Your instructor expects that you know about

permutations &

combinations.

If you study the two webpages I listed above then you will how those are related to counting problems.

$_n\mathcal{P}_k=\dfrac{n!}{(n-k)!}$ permutations are about

**order** in arrangements.

$_n\mathcal{C}_k=\dbinom{n}{k}=\dfrac{n!}{(k!)(n-k)!}$ combinations are about

**content** of arrangements.

There are twenty-six letters in the English alphabet. How many ten letter "words" have all letters different.

Well that is about order: $_{26}\mathcal{P}_{10}=\dfrac{26!}{(26-10)!}=19275223968000$

How many ten letter subsets are there?

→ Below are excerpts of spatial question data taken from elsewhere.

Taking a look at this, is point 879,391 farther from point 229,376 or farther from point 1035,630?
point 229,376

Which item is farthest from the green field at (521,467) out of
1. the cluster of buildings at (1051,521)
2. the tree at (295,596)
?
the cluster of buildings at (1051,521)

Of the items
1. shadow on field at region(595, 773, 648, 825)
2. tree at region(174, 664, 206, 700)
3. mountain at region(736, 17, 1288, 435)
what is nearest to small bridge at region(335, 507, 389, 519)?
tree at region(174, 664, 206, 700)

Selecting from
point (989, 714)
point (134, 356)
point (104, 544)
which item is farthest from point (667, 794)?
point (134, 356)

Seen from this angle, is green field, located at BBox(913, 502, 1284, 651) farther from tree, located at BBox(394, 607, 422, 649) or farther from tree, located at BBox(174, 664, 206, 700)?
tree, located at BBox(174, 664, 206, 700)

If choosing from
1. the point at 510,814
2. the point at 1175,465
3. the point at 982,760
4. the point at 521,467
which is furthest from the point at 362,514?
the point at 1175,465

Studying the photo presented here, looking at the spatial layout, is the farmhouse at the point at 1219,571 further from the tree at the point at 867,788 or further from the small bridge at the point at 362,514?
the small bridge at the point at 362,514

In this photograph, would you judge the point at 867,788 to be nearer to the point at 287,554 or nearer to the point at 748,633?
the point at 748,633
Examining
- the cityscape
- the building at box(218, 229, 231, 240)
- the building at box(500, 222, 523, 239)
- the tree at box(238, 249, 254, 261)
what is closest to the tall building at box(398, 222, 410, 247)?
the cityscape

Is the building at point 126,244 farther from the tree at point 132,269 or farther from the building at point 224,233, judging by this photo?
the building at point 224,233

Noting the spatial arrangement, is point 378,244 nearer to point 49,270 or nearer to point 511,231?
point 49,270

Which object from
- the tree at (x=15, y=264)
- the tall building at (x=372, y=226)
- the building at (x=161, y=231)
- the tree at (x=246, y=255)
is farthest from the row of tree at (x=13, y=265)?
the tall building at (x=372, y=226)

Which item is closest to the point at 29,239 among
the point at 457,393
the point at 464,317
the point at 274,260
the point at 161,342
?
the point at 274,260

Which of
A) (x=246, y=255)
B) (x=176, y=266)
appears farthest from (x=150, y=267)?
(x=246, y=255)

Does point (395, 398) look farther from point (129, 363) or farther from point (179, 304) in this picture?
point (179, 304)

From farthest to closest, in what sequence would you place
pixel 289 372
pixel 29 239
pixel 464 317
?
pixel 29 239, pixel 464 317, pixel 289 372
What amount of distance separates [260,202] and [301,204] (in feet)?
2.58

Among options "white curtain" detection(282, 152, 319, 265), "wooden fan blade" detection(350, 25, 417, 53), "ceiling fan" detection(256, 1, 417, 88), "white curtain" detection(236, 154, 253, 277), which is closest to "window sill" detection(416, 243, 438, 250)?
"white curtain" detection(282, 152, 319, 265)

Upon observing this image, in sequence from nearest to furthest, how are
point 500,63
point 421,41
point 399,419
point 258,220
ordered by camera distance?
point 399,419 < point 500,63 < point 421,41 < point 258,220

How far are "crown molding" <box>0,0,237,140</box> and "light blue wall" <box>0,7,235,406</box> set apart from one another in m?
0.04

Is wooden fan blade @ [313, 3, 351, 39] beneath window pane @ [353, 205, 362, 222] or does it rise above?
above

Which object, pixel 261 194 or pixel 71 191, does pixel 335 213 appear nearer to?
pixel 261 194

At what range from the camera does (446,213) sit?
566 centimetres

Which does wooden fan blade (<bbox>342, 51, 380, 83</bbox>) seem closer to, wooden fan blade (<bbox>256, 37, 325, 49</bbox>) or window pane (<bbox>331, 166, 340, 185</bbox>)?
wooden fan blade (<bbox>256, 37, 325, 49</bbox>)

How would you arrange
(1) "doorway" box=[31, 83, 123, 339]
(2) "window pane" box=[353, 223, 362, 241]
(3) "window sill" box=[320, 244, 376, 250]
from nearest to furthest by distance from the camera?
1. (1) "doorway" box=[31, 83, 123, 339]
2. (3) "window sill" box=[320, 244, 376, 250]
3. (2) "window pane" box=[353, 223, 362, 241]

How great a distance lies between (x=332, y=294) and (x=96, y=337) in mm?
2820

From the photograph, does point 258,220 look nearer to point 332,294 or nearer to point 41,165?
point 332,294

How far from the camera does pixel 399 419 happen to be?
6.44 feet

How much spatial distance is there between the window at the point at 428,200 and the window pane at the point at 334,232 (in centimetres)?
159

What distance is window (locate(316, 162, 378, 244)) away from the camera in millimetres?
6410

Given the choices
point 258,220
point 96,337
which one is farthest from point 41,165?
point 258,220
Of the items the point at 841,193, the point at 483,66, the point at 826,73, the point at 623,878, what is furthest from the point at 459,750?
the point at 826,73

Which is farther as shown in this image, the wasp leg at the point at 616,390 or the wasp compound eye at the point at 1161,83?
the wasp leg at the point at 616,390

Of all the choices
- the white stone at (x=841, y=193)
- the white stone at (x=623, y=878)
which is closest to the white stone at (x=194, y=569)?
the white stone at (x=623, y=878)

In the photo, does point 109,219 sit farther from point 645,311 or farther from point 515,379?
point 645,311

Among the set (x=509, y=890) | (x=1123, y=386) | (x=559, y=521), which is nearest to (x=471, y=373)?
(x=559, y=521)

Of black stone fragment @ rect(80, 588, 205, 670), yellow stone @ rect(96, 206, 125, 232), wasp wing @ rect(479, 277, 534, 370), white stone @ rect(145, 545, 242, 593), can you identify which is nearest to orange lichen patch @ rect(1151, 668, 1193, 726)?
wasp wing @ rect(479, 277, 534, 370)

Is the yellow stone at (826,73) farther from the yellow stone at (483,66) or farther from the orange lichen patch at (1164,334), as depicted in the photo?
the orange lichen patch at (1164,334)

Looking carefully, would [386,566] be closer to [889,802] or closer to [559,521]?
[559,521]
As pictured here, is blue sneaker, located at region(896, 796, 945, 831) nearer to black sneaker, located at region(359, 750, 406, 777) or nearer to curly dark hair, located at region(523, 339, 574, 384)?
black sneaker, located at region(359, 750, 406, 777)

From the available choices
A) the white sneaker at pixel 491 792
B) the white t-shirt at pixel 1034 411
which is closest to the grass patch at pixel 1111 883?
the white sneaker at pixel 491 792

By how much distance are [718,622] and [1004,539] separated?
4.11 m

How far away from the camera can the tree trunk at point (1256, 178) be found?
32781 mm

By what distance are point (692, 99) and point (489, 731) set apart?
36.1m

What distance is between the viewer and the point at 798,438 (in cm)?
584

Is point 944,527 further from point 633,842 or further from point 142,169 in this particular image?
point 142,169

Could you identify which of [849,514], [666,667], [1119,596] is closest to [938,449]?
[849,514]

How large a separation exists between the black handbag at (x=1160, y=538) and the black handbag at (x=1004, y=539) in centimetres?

Well that's about content" $_{26}\mathcal{C}_{10}=\dbinom{26}{10}=\dfrac{26!} {(10!)(16)!}=5311735$

For the Newton's binom: $\displaystyle {(a + b)^n} = \sum\limits_{k = 0}^n {\left( {\begin{array}{*{20}{c}} n\\ k \end{array}} \right){a^{n - k}}{b^k}} $

Using above if $a=1~\&~b=1$ we get the really interesting result: $\displaystyle {2^n} = \sum\limits_{k = 0}^n {\left( {\begin{array}{*{20}{c}} n\\ k \end{array}} \right)} $ which happens to be the number of subsets on any set containing $n$ elements.

Thus there are a total of $2^{26}$ subsets of the English alphabet.